At least I’m in good company, with my weird problem. Mario Batali, who vacations with family on the neighboring Leelanau Peninsula, can hardly shut up these days about Michigan this, Michigan that, giving anyone who will listen more than an earful.

Of course, there’s a lot to talk about, and it is difficult to get it all out at once. Wineries, beaches, little towns like Glen Arbor, bustling and cosmopolitan Traverse City, endless back roads and open spaces. Really, this is one of those sweet spots, like California’s Sonoma, both rural and sophisticated, hip but not hipster, rarely all that exclusive and never terribly up itself. Majestic lakeside mansions rumored to belong to this or that celebrity you might have heard of often share the same lakefronts with tiny workman’s cottages and even the odd trailer. No matter where you go, people are friendly, nobody drives terribly aggressively. Prices are fair. Service is good.

Is it perfect? Kind of. The locals are kind of worried these days, too, with all the attention. They should probably relax. It’s a trek from Chicago and Detroit and pretty much a full day’s adventure from anywhere beyond that, whether you fly in and drive north or drive all the way from home. (From New York, you’re looking at a solid 14 or 15 hours — worth it, I say.)

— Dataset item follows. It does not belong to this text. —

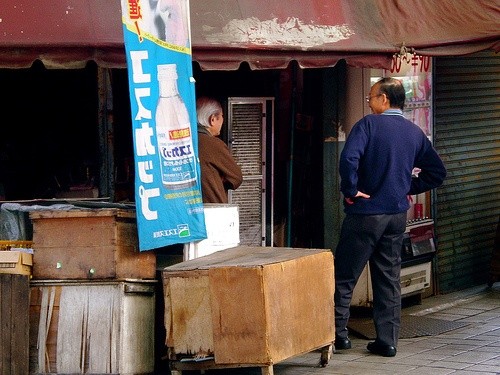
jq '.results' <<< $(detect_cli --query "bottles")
[155,64,197,189]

Simply: You have to want to get here. And you do, you really do — even if you don’t know it yet. One boat trip out and around Leelanau or Torch Lake or Grand Traverse Bay, one walk on the Sleeping Bear Dunes, one dinner on the patio at Mission Table or at the bar at the hyper-convivial Riverside Inn in Leland, one sip of the local booze (try L. Mawby’s excellent Blanc de Blanc, or the Belgian sour-style beers from local brewer Jolly Pumpkin), one slice of pie at Cherry Republic in Glen Arbor ( still perfect even if this year’s cherry crop is pretty much a wash with all the weird weather we’re having), and it’s a good chance you’ll be hooked. If not? Fine. More room for the rest of us who are pretty much done doing summer anywhere else.